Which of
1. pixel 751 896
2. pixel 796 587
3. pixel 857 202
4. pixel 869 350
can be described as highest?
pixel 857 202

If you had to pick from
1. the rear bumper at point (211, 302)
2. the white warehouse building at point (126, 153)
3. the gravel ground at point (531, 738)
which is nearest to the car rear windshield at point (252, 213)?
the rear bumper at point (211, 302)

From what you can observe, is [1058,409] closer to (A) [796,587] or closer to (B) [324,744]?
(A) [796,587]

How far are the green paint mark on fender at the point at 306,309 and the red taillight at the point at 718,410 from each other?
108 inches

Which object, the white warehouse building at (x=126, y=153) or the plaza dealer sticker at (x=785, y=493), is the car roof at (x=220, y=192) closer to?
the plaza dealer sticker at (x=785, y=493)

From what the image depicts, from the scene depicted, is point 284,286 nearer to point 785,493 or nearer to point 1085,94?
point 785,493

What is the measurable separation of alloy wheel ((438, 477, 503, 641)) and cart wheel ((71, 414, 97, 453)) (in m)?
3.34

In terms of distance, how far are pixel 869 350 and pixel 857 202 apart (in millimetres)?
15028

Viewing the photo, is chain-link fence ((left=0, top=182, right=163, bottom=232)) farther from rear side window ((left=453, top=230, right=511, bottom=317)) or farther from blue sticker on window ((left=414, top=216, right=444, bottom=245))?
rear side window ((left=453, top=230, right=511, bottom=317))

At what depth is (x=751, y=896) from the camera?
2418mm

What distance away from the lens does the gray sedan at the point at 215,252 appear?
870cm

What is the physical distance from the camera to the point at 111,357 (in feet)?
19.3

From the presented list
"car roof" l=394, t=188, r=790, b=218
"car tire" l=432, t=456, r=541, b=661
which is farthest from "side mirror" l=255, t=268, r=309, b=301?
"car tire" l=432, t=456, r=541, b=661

▶ **GIVEN REQUEST**
Please give the material again with "white warehouse building" changed to "gray storage shed" and everything else unchanged.

▶ **TASK RESPONSE**
Which of
1. pixel 751 896
2. pixel 796 587
3. pixel 857 202
4. pixel 869 350
can be described as highest?
pixel 857 202

If you had to pick from
1. the rear bumper at point (211, 302)
2. the gray storage shed at point (126, 153)
3. the gravel ground at point (531, 738)
which is nearest to the car rear windshield at point (252, 213)?
the rear bumper at point (211, 302)

From what you can observe, is [1058,409] closer to (A) [796,587] or closer to (B) [324,744]?
(A) [796,587]

How far are the green paint mark on fender at the point at 306,309 and the red taillight at the point at 718,410 from each other?
108 inches

Which object, the gray storage shed at (x=126, y=153) or the plaza dealer sticker at (x=785, y=493), is the car roof at (x=220, y=192) closer to?
the plaza dealer sticker at (x=785, y=493)

From what the image depicts, from the scene depicted, is point 284,286 nearer to point 785,493 or nearer to point 1085,94?
point 785,493

What is the measurable separation of alloy wheel ((438, 477, 503, 641)) and cart wheel ((71, 414, 97, 453)) (in m)?
3.34

In terms of distance, how far are pixel 869 350 and pixel 857 202 apart (in millimetres)?
15028

Viewing the photo, is chain-link fence ((left=0, top=182, right=163, bottom=232)) farther from rear side window ((left=453, top=230, right=511, bottom=317)) or farther from blue sticker on window ((left=414, top=216, right=444, bottom=245))?
rear side window ((left=453, top=230, right=511, bottom=317))

At what depth is (x=751, y=896) from the camera?
2418mm

What distance away from the lens does the gray sedan at the point at 215,252 appear?
870cm

What is the physical distance from the camera to the point at 111,357 (in feet)?
19.3

From the presented list
"car roof" l=394, t=188, r=790, b=218
"car tire" l=432, t=456, r=541, b=661
which is farthest from "side mirror" l=255, t=268, r=309, b=301?
"car tire" l=432, t=456, r=541, b=661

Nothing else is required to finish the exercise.